Real-world samples contain a significant concentration of particles that are larger than the size of aperture size required for nanoparticle measurements. Therefore, in the simplest implementations of ESZ/RPS, the large particles in the sample cause frequent blockages of the aperture and prohibit practical use of the technique. Several years ago one attempt was made to overcome this obstacle by setting the aperture in a deformable membrane that could be adjusted to allow blockages to pass through before resuming measurement. This approach has been cited in numerous academic papers but its deployment has been limited in industrial applications that demand high throughput and simple operation. A recent development has commercialised a different approach which improves the practicality of the technique for routine measurements of real world samples which only requires 3µl of sample.
The Spectradyne nCS1 instrument is a microfluidic implementation of RPS (MRPS) and leverages manufacturing techniques from the semiconductor industry to incorporate a number of fluidic features in a disposable analysis cartridge that permits nanoparticle analysis while significantly reducing blockage events. MRPS enables straightforward measurements of highly polydisperse biological nanoparticle samples such as protein aggregates, serum, urine and crude preparations of extracellular vesicles, and is seeing adoption by prominent researchers in the biopharma industry.
Different cartridges are available for the nNCS1 in the same way that different apertures are available are available on conventional ESZ system to optimise resolution and size of the sample being measured. Similarly where the size distribution is very polydisperse two cartridges or apertures can be used one after the other on the sample to make measurements with the data from both being overlaid to produce a final size distribution.
An example of the instruments capability of resolving particle distributions compared to other techniques.

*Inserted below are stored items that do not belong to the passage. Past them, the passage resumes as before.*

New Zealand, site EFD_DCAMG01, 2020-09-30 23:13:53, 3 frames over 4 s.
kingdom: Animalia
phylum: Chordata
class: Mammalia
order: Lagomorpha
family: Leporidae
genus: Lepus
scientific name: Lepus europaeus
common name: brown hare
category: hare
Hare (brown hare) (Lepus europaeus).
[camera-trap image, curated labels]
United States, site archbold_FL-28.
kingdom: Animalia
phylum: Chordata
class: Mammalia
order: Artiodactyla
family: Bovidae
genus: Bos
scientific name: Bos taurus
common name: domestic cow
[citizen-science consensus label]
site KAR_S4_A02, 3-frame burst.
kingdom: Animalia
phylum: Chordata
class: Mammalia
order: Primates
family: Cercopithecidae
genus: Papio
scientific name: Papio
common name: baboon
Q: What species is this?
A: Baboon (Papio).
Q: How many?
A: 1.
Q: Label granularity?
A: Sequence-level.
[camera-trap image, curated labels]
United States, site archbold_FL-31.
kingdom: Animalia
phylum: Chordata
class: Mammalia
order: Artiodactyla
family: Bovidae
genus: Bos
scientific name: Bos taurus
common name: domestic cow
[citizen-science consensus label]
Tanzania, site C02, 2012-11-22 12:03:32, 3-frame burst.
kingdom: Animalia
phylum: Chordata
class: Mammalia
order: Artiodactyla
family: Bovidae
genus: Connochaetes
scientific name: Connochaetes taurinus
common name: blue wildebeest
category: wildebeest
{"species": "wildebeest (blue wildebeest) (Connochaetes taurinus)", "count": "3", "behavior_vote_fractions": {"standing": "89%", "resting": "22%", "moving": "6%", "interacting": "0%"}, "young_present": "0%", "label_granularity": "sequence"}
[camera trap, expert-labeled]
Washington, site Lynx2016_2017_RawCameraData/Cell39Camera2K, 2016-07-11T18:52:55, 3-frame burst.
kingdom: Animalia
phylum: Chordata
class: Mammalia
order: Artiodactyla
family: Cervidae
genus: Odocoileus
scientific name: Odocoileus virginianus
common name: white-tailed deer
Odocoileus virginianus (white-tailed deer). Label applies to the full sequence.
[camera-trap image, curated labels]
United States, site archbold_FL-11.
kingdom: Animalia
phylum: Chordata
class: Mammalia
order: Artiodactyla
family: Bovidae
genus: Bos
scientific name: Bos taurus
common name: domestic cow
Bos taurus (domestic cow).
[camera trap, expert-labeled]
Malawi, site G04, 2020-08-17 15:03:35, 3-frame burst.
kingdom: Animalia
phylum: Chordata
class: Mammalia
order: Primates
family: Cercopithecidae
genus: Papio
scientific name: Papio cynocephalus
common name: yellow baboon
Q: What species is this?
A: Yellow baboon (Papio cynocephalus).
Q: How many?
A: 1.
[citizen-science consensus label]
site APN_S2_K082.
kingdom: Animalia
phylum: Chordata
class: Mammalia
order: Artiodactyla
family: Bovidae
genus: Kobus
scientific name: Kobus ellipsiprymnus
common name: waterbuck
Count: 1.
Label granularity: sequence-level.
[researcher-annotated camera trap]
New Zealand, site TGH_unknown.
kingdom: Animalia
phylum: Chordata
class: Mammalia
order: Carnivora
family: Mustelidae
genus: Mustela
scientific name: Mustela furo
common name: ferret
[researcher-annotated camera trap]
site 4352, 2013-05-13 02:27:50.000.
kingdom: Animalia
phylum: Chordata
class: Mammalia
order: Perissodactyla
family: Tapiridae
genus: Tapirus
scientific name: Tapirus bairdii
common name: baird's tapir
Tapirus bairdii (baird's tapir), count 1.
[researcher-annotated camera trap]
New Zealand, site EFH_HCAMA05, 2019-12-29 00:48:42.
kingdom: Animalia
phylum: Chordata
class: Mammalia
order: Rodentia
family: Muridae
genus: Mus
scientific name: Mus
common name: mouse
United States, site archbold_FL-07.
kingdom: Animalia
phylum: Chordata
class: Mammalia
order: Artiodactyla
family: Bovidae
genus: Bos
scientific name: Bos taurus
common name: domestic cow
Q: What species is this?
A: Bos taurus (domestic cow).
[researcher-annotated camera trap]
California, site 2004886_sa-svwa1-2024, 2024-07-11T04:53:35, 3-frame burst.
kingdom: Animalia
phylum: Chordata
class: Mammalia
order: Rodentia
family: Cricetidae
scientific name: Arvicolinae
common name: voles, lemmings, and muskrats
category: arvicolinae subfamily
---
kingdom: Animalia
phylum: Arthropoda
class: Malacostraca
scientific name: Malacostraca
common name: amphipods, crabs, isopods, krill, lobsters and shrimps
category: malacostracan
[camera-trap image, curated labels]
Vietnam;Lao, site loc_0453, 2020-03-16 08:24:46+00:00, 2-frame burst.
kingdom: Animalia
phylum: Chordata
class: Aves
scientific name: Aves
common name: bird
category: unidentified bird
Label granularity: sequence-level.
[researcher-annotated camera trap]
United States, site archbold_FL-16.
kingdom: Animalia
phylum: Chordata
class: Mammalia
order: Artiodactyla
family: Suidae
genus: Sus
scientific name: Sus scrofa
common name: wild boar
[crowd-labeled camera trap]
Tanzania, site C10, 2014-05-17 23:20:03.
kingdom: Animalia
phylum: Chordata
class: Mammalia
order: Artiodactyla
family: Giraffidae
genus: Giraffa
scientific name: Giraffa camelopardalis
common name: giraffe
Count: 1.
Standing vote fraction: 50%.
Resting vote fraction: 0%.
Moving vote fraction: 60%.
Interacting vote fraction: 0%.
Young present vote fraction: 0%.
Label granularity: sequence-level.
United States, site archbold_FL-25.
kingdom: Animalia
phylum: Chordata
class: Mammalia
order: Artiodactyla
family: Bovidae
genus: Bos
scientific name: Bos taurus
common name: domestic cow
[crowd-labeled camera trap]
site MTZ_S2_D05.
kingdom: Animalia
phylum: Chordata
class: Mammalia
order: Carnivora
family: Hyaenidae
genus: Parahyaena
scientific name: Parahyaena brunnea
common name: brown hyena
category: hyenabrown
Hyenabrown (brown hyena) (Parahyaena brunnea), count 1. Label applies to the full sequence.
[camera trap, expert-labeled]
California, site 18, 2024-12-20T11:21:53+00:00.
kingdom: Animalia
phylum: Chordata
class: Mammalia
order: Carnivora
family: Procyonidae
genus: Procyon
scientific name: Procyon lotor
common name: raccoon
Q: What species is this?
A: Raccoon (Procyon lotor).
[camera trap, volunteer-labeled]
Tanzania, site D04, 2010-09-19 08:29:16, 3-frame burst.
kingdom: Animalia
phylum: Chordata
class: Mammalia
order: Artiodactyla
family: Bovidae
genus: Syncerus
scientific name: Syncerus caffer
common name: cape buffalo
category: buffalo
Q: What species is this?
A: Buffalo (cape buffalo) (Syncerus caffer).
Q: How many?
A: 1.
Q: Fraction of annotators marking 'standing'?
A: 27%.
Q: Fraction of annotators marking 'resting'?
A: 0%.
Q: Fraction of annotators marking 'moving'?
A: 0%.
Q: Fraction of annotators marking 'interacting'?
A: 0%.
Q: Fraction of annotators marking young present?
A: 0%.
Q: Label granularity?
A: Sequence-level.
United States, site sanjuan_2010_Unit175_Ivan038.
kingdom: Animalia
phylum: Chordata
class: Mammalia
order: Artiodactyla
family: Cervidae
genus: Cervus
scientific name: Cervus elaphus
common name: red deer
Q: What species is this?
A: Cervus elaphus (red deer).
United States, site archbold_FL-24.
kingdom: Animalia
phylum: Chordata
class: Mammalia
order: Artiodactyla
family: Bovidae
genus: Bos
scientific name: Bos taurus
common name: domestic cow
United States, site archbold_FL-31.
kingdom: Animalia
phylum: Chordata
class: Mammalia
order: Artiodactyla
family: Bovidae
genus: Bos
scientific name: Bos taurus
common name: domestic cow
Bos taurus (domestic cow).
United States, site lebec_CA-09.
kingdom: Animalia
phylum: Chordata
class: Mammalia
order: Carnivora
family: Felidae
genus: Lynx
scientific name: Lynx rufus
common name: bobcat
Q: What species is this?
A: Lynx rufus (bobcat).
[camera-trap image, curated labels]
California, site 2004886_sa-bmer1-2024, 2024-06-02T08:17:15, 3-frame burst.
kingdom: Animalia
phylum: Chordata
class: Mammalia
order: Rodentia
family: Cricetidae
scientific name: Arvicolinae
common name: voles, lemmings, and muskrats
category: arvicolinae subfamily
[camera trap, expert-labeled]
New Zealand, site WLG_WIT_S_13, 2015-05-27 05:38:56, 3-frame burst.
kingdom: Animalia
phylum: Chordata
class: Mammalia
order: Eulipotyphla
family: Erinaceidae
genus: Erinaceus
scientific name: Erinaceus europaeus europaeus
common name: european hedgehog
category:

Due to the limitations of optical techniques as previously described, what amount to false ‘peaks’ in the data can be generated.
This has caused users of such techniques to expect to see a peak in their size distribution where in reality there is no distinct population of particles.
The MRPS technique has been applied to a number of more ‘real world’ sample such as vesicles, where the origin of the vesicles can be quantified.
Using the nNCS1 can enable the differences between vesicles from different sources to be quantified. The advantages of the method for measuring biological nanoparticles are becoming recognized and national bodies such as the FDA.

Conclusion

Whilst optical techniques such as DLS and NTA provide some useful data, the MRPS development of the Coulter Counter gold standard technique for cell counting and sizing provides an alternative method for measuring biological nanoparticles and offers advantages of currently used methods.